* [Set problem 1]:
Answer these about the greeting:
(a) Which country is named last in the list of recent revolutionary events?
(b) The heroines of which century's revolutionary socialist movement are recalled?
(c) In the days of which uprising was the slogan coined?

[START OF Text shown]

Let us extend, on this day that marks the courage, the social commitment, the strength and inviolable dignity of the women of this world, our revolutionary greetings to our sisters everywhere.
Let us remember, on this day of pride and determination, the decisive role women have played -and are playing- in the recent revolutionary events in Tunisia, Egypt, Lybia, Yemen, Algeria, Bahrain, Oman, Jordan, Palestine, Mauritania, Morocco.
Let us remember the great and eminent female leaders in the history of Islam. Let us remember that is was women who were the first to follow the call of the prophet (s.a.w.s.) for the creation of a society built on the foundation of truth, justice and social equality for all. Let us remember that it were our mothers and sisters who made the triumph of this social concept possible.
Let us then remember the heroines and countless female martyrs of the 20th century's revolutionary socialist movement and of the worldwide struggle for women's liberation.
And let us reiterate today a slogan we have coined in the days of the Egyptian Uprising which was the clarion call for the 21st century's Arab and wordlwide social revolution, a call that is true in a context far wider than Egypt herself: Al Masr Oum al Dunya. An-Niswan umahat al Masr.

[END OF Text shown]
[START OF Information shown]

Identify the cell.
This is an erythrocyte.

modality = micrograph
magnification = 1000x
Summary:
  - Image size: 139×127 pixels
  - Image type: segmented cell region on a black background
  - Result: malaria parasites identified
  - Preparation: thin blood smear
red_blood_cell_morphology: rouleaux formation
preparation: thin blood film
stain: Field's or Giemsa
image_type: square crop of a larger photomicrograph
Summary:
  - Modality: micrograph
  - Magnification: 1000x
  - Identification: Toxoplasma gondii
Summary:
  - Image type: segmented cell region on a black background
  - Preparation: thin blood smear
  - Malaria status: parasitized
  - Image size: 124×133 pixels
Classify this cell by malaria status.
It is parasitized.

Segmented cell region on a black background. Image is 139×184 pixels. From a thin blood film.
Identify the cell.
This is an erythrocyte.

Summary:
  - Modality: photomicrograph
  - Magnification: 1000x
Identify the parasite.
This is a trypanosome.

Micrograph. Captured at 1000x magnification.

[END OF Information shown]

* [Set problem 2]:
Which lines of the rows contain the string "size"? Pull out each of them.

* [Worked answer 1]:
(a) Morocco
(b) The 20th century
(c) The Egyptian Uprising

* [Worked answer 2]:
  - Image size: 139×127 pixels
  - Image size: 124×133 pixels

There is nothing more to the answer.